Record set Start Marker

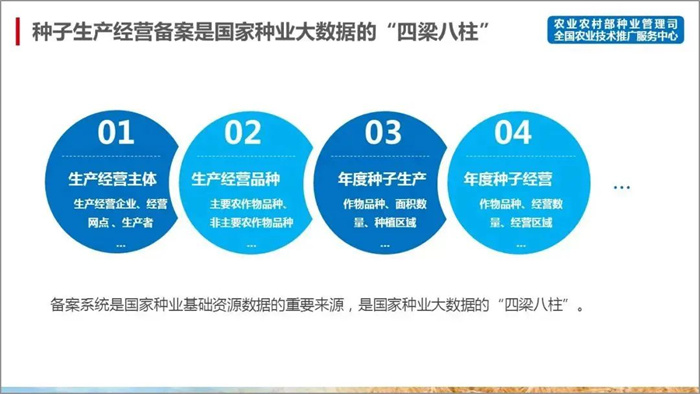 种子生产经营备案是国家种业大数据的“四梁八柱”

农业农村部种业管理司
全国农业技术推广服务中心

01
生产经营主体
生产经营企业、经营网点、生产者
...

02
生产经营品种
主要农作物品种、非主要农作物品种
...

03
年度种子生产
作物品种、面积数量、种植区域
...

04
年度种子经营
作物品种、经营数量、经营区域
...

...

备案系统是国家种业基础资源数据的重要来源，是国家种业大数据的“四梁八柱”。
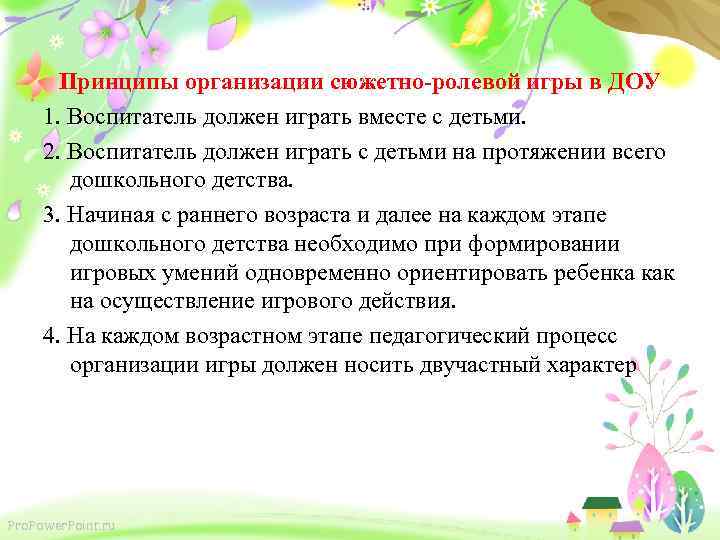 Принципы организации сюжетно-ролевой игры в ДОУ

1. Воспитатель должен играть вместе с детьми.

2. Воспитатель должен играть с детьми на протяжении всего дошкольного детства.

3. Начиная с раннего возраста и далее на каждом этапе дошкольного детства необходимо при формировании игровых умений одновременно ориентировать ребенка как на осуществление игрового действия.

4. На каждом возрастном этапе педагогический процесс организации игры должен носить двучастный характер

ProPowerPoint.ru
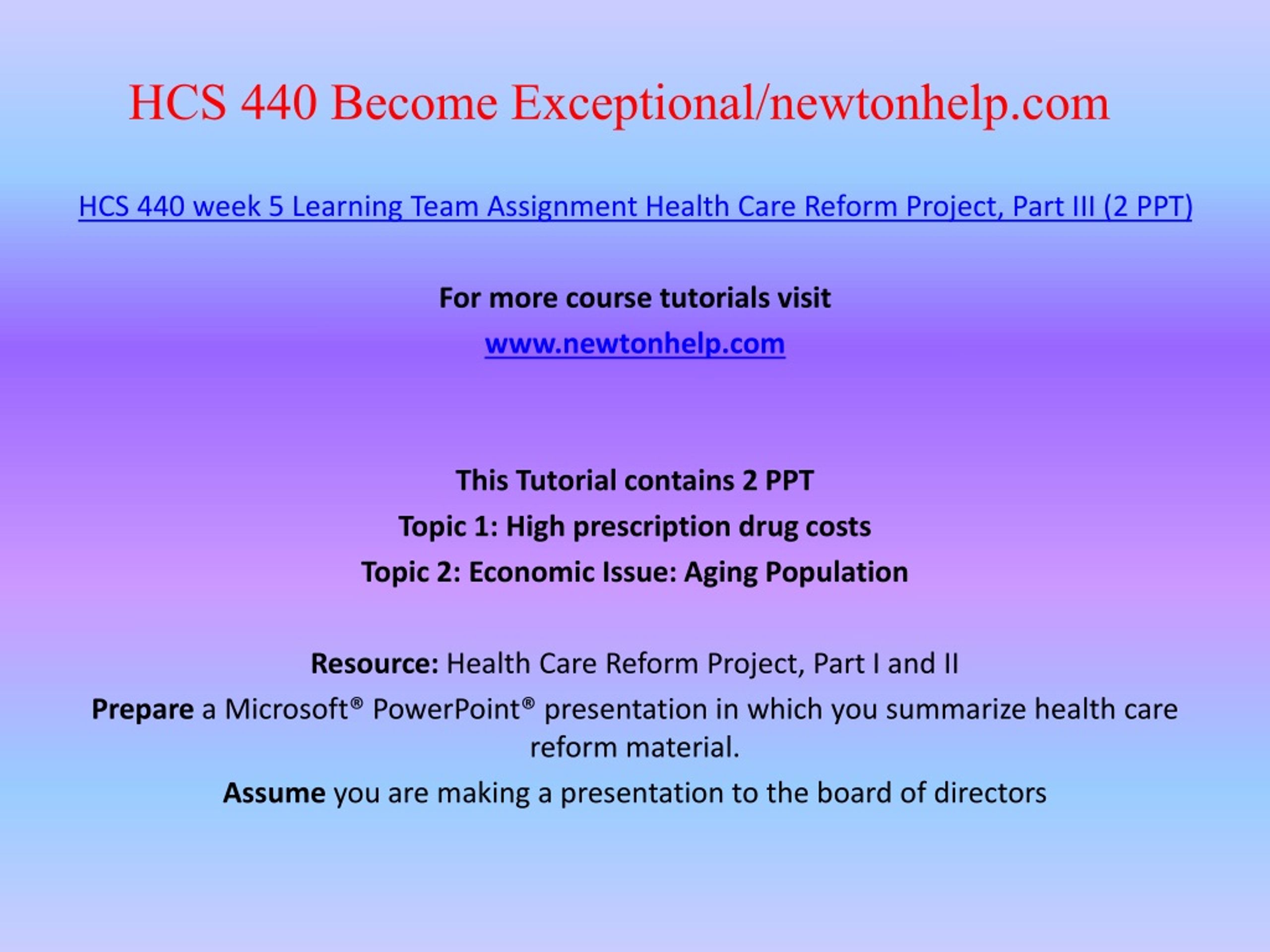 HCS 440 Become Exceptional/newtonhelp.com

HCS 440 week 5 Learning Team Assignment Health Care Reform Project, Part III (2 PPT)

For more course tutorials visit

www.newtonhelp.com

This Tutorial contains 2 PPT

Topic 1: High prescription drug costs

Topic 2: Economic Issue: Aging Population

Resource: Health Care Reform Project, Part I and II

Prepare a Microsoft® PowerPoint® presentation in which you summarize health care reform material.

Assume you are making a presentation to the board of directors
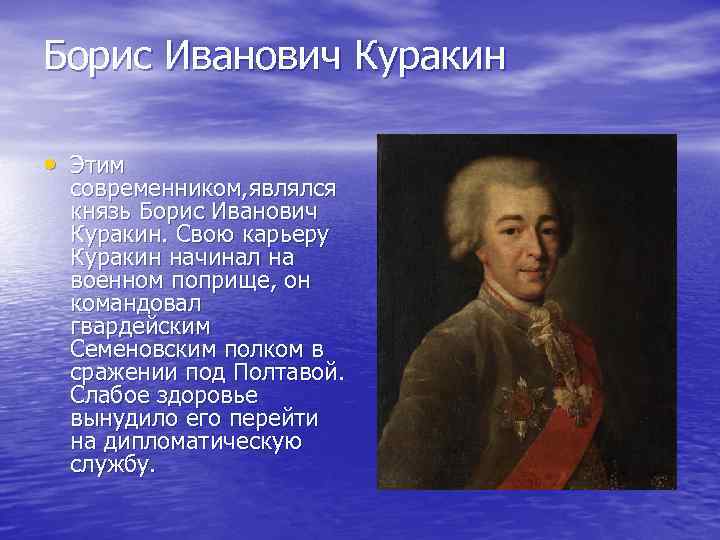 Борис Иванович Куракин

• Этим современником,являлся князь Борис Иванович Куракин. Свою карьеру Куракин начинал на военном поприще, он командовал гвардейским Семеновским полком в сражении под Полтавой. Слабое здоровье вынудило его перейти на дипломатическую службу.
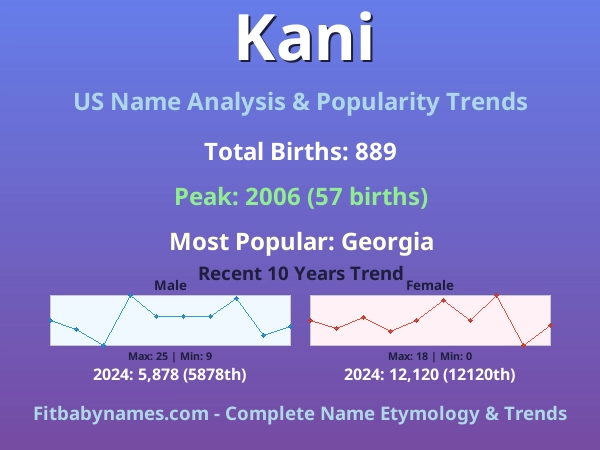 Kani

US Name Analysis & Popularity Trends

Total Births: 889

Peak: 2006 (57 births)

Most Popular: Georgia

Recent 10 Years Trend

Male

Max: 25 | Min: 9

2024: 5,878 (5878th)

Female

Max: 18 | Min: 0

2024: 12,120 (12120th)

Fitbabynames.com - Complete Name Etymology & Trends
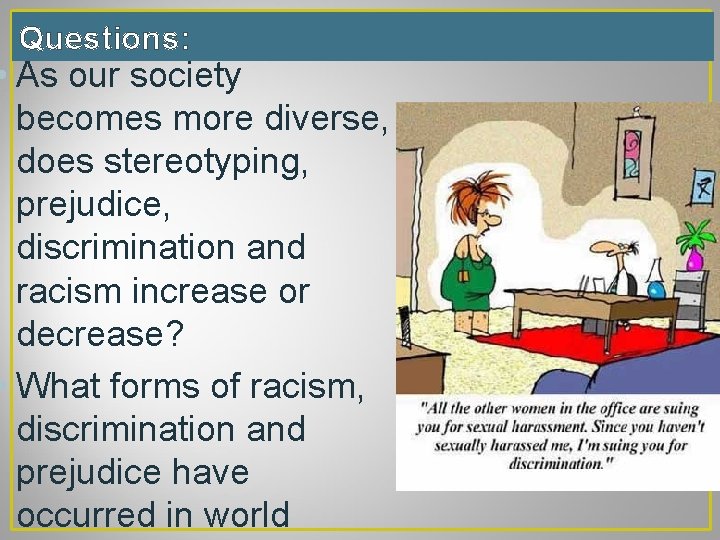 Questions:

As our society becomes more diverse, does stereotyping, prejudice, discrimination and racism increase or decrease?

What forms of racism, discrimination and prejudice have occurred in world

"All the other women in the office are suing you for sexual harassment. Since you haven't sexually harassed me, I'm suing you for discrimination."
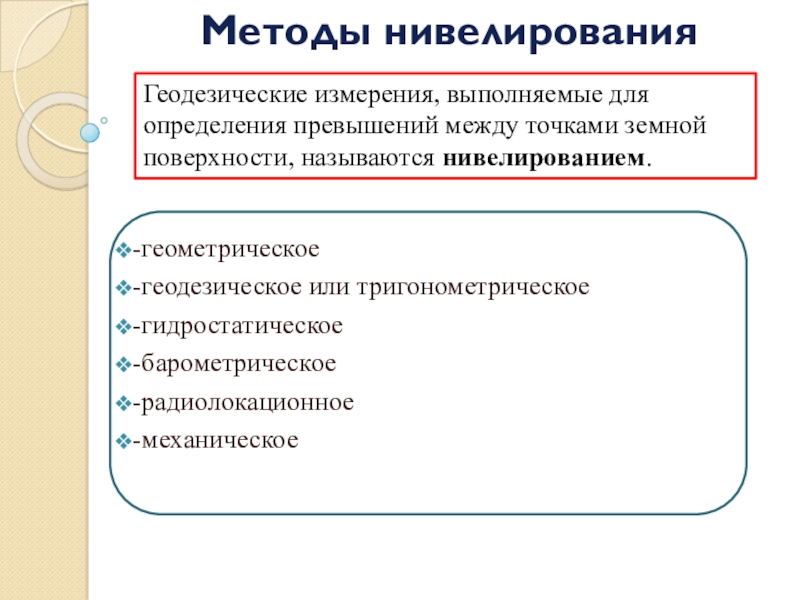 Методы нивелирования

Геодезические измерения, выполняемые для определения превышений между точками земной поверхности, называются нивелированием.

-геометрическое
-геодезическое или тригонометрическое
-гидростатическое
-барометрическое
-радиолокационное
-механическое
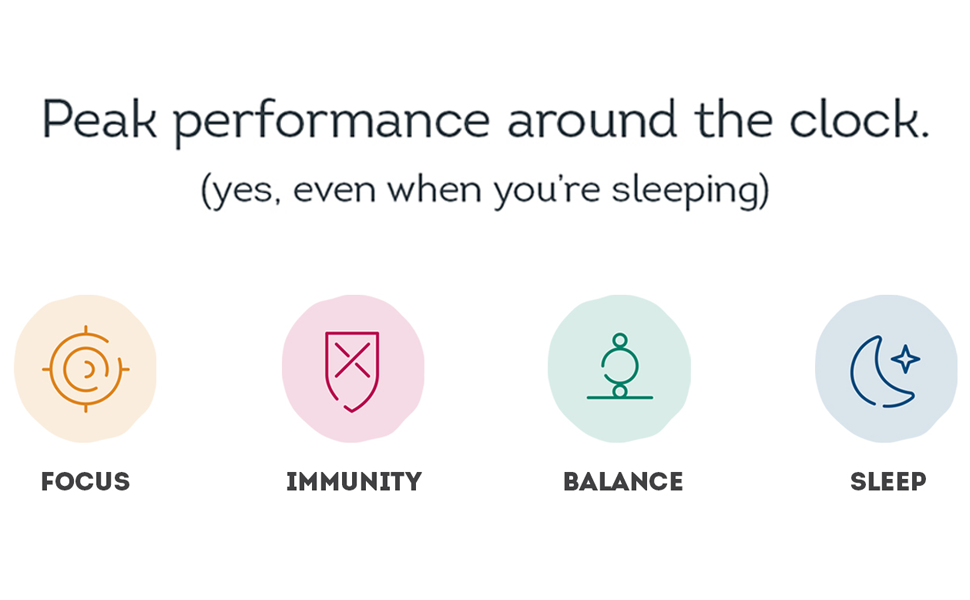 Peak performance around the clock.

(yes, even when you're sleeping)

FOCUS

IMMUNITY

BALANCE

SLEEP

Record set End Marker

### Directions
Give back the listing exactly, without a single picture.

### Response area
 种子生产经营备案是国家种业大数据的“四梁八柱”

农业农村部种业管理司
全国农业技术推广服务中心

01
生产经营主体
生产经营企业、经营网点、生产者
...

02
生产经营品种
主要农作物品种、非主要农作物品种
...

03
年度种子生产
作物品种、面积数量、种植区域
...

04
年度种子经营
作物品种、经营数量、经营区域
...

...

备案系统是国家种业基础资源数据的重要来源，是国家种业大数据的“四梁八柱”。
 Принципы организации сюжетно-ролевой игры в ДОУ

1. Воспитатель должен играть вместе с детьми.

2. Воспитатель должен играть с детьми на протяжении всего дошкольного детства.

3. Начиная с раннего возраста и далее на каждом этапе дошкольного детства необходимо при формировании игровых умений одновременно ориентировать ребенка как на осуществление игрового действия.

4. На каждом возрастном этапе педагогический процесс организации игры должен носить двучастный характер

ProPowerPoint.ru
 HCS 440 Become Exceptional/newtonhelp.com

HCS 440 week 5 Learning Team Assignment Health Care Reform Project, Part III (2 PPT)

For more course tutorials visit

www.newtonhelp.com

This Tutorial contains 2 PPT

Topic 1: High prescription drug costs

Topic 2: Economic Issue: Aging Population

Resource: Health Care Reform Project, Part I and II

Prepare a Microsoft® PowerPoint® presentation in which you summarize health care reform material.

Assume you are making a presentation to the board of directors
 Борис Иванович Куракин

• Этим современником,являлся князь Борис Иванович Куракин. Свою карьеру Куракин начинал на военном поприще, он командовал гвардейским Семеновским полком в сражении под Полтавой. Слабое здоровье вынудило его перейти на дипломатическую службу.
 Kani

US Name Analysis & Popularity Trends

Total Births: 889

Peak: 2006 (57 births)

Most Popular: Georgia

Recent 10 Years Trend

Male

Max: 25 | Min: 9

2024: 5,878 (5878th)

Female

Max: 18 | Min: 0

2024: 12,120 (12120th)

Fitbabynames.com - Complete Name Etymology & Trends
 Questions:

As our society becomes more diverse, does stereotyping, prejudice, discrimination and racism increase or decrease?

What forms of racism, discrimination and prejudice have occurred in world

"All the other women in the office are suing you for sexual harassment. Since you haven't sexually harassed me, I'm suing you for discrimination."
 Методы нивелирования

Геодезические измерения, выполняемые для определения превышений между точками земной поверхности, называются нивелированием.

-геометрическое
-геодезическое или тригонометрическое
-гидростатическое
-барометрическое
-радиолокационное
-механическое
 Peak performance around the clock.

(yes, even when you're sleeping)

FOCUS

IMMUNITY

BALANCE

SLEEP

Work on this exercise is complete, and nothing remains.